Julia Doxat-Purser knows there is a limit to what Christians can achieve in politics. “If every parliamentarian were a Christian – would unemployment be solved? Would we know what to do with Islamic state? No – the world is fallen, and there are problems and tragedies,” she says.
Yet as the socio-political representative for the European Evangelical Alliance (EEA), Julia says it is vital for Christians to engage in the public arena. And she is excited to be planning the 2nd Cross-Current group helping young graduates working in politics across Europe to live out their faith in their daily life. “Politics is about what will be encouraged and discouraged in society – we need a Biblical perspective on that, and we need to learn how to walk with God and honour Him as we seek to be His ambassadors” she said.
The first Cross-Current politics group met 2014-2017, with some participants involved in party politics but others include civil servants, campaigners, members of think-tanks, NGOs and the UN. Julia is co-leading the 2nd course with Christel Ngnambi, former Brussels representative of the European Evangelical Alliance, now completing his doctorate and working for Norwegian think tank Skaperkraft.
The new group will meet six times over the next three years, with members keeping a personal journal in between meetings. “Our vision is for it to be like a church home group for young people in politics,” says Julia. “We will look at some theory but in the end it’s about really looking into the Bible and understanding how we honour Christ through walking with him in political life.”
Julia says there are various challenges facing young Christians in politics.

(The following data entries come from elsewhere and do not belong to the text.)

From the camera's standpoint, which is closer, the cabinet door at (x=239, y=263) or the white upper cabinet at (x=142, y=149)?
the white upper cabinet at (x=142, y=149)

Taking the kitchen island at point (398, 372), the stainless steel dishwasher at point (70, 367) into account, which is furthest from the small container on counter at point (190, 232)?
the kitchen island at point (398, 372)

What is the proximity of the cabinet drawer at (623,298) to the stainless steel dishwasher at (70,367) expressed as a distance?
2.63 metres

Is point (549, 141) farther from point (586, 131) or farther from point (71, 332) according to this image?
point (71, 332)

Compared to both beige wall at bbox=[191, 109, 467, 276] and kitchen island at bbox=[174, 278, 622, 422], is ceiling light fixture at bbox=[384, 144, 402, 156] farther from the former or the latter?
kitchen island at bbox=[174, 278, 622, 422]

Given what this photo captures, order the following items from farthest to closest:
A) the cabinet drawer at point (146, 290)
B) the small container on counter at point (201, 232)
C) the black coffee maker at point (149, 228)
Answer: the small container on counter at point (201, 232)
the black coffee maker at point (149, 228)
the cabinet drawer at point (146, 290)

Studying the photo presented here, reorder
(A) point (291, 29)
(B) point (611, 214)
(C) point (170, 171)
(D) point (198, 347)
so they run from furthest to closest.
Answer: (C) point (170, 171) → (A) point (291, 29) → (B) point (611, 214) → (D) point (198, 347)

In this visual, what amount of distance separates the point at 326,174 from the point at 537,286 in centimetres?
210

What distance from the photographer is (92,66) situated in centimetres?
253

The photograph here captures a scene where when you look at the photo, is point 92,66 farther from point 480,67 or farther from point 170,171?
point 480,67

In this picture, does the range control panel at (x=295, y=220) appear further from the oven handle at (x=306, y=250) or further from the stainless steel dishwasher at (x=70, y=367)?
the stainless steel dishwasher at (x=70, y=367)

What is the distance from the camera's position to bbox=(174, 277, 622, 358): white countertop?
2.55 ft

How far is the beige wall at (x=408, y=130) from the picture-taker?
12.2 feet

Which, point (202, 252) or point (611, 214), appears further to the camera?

Christian politicians need to learn how to win elections, convince people of policies, present well in the media – and yet still be able to give the glory for all that to God. So one of Julia’s priorities for the Cross Current course is to examine Biblical material on how to handle power. “The temptations of ambition and power are the same as in many other careers,” she says. “A stronger challenge in politics is how we give the glory to God rather than keeping it for ourselves, because in politics one is often obliged to look good in order to win.”
Other challenges for people in the political sphere include loving your enemies when politics can be vicious, and trusting God with your future, rather than striving and grasping as many others do. In Berlin the first group met with a German evangelical parliamentarian who spoke about the freedom his faith gives him. He was a social worker who never intended to go into politics but trusts that he is there because God opened the door and will stay as long as God wants him to be there. That gives him the freedom to be himself, to speak the truth, and allow God to promote him or not.
“We are proud of the Christians who were in our first Cross Current politics group because they also grew in this sense of freedom,” says Julia. “They are not trying to manoeuvre themselves the whole time. They are not in their positions for the power, the reputation or the money. They are there to serve God in the work they are doing, the influence they have and in how they treat the people around them in loving their colleagues, in being different – in being salt and light.
Julia and Christel’s prayer for new Cross Current politics group members is that they will enjoy a similar sense of liberation. “It would be wonderful if God honours Cross Currenters because He can trust them with power,” Julia says. “But I want them to feel free and to have joy and contentment in knowing their identity is in Christ. Whether they succeed in how the world sees success doesn’t matter - that’s for God.”